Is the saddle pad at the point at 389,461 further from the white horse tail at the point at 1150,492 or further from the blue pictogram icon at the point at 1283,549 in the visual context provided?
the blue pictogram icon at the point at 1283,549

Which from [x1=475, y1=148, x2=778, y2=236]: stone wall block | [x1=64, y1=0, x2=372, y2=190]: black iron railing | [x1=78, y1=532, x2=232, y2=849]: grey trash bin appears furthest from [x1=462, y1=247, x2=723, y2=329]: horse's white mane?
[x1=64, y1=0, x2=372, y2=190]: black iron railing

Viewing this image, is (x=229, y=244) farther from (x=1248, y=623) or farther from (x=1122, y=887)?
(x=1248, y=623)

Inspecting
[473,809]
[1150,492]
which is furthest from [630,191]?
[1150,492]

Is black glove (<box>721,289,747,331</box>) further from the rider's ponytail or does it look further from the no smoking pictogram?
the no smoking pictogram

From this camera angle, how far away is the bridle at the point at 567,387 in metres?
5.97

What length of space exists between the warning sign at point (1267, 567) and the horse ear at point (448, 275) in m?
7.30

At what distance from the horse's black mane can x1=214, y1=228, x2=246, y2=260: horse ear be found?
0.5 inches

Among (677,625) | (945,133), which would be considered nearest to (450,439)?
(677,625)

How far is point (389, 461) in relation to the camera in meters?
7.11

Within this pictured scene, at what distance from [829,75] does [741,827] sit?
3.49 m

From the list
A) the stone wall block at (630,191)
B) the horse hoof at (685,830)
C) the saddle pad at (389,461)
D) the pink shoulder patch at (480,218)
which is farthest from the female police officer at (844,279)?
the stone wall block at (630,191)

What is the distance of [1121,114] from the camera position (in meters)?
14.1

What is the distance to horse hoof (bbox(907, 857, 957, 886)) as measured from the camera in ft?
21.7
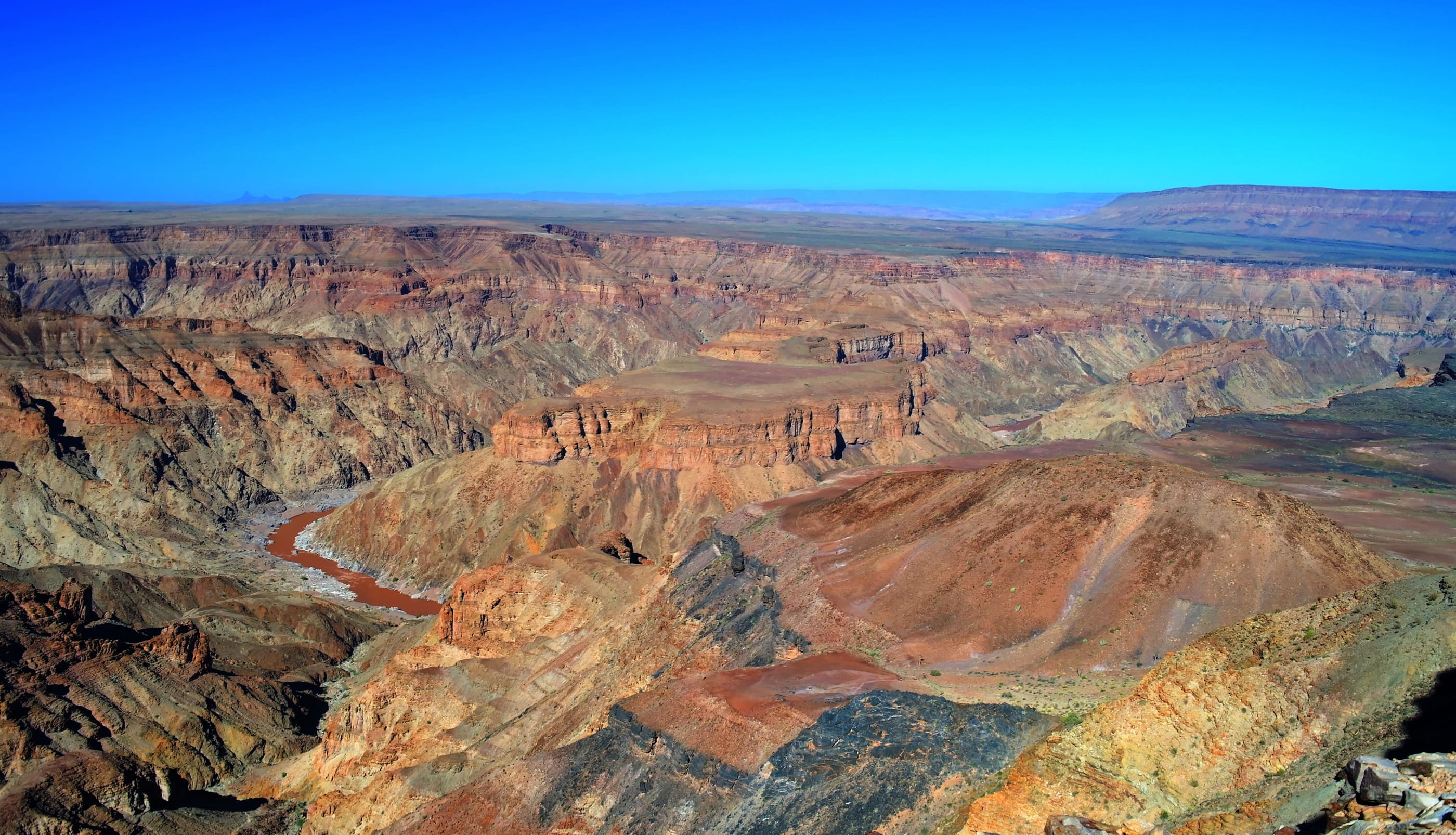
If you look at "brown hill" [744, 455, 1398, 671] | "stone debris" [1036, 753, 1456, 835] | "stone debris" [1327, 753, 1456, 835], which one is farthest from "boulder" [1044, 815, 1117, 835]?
"brown hill" [744, 455, 1398, 671]

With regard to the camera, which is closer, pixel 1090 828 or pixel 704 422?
pixel 1090 828

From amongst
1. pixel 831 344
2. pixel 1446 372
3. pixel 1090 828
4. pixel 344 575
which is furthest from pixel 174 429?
pixel 1446 372

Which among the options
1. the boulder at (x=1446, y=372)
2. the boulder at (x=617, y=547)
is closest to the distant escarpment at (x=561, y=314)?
the boulder at (x=1446, y=372)

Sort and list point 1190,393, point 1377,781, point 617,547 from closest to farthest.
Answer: point 1377,781
point 617,547
point 1190,393

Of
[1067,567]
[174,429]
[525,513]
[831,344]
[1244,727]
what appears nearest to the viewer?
[1244,727]

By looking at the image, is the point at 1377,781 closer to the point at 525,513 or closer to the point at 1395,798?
the point at 1395,798

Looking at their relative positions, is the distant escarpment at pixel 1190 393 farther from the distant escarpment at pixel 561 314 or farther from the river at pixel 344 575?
the river at pixel 344 575

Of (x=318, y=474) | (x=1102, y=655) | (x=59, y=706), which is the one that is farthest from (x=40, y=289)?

» **Written request**
Can you rewrite every line of the records above as one numbered list, skipping the blank lines and leaving the pictures out?

» **The answer**
1. Is the saddle pad at the point at 389,461 further from the white horse tail at the point at 1150,492 or further from the blue pictogram icon at the point at 1283,549 in the visual context provided?
2. the blue pictogram icon at the point at 1283,549
3. Which from [x1=475, y1=148, x2=778, y2=236]: stone wall block | [x1=64, y1=0, x2=372, y2=190]: black iron railing | [x1=78, y1=532, x2=232, y2=849]: grey trash bin appears furthest from [x1=462, y1=247, x2=723, y2=329]: horse's white mane?
4. [x1=64, y1=0, x2=372, y2=190]: black iron railing
5. Viewing this image, is (x=229, y=244) farther from (x=1248, y=623) or farther from (x=1122, y=887)?
6. (x=1248, y=623)
7. Inspecting
8. [473,809]
9. [1150,492]
10. which is furthest from [630,191]?
11. [1150,492]
12. Is black glove (<box>721,289,747,331</box>) further from the rider's ponytail or does it look further from the no smoking pictogram?
13. the no smoking pictogram
14. From this camera angle, how far away is the bridle at the point at 567,387 in metres?
15. 5.97
16. What length of space exists between the warning sign at point (1267, 567) and the horse ear at point (448, 275) in m?
17. 7.30
18. At what distance from the horse's black mane can x1=214, y1=228, x2=246, y2=260: horse ear be found?
19. 0.5 inches
20. Among (677,625) | (945,133), which would be considered nearest to (450,439)?
21. (677,625)
22. How far is point (389, 461) in relation to the camera in meters?
23. 7.11
24. Within this pictured scene, at what distance from [829,75] does [741,827] sit?
25. 3.49 m
26. From the list
27. A) the stone wall block at (630,191)
28. B) the horse hoof at (685,830)
29. C) the saddle pad at (389,461)
30. D) the pink shoulder patch at (480,218)
31. which is farthest from the female police officer at (844,279)?
32. the stone wall block at (630,191)
33. What is the distance of [1121,114] from the camera position (in meters)?
34. 14.1
35. What is the distance to horse hoof (bbox(907, 857, 957, 886)) as measured from the camera in ft?
36. 21.7
37. If you look at "brown hill" [744, 455, 1398, 671] | "stone debris" [1036, 753, 1456, 835] | "stone debris" [1327, 753, 1456, 835], which one is farthest from "boulder" [1044, 815, 1117, 835]?
38. "brown hill" [744, 455, 1398, 671]
39. With regard to the camera, which is closer, pixel 1090 828 or pixel 704 422?
40. pixel 1090 828
41. From amongst
42. 1. pixel 831 344
43. 2. pixel 1446 372
44. 3. pixel 1090 828
45. 4. pixel 344 575
46. which is furthest from pixel 174 429?
47. pixel 1446 372
48. Which among the options
49. 1. the boulder at (x=1446, y=372)
50. 2. the boulder at (x=617, y=547)
51. is closest to the distant escarpment at (x=561, y=314)?
52. the boulder at (x=1446, y=372)
53. Sort and list point 1190,393, point 1377,781, point 617,547 from closest to farthest.
54. Answer: point 1377,781
55. point 617,547
56. point 1190,393
57. Of
58. [1067,567]
59. [174,429]
60. [525,513]
61. [831,344]
62. [1244,727]
63. what appears nearest to the viewer?
64. [1244,727]
65. By looking at the image, is the point at 1377,781 closer to the point at 525,513 or closer to the point at 1395,798?
66. the point at 1395,798
67. Looking at their relative positions, is the distant escarpment at pixel 1190 393 farther from the distant escarpment at pixel 561 314 or farther from the river at pixel 344 575?
68. the river at pixel 344 575
69. Of (x=318, y=474) | (x=1102, y=655) | (x=59, y=706), which is the one that is farthest from (x=40, y=289)?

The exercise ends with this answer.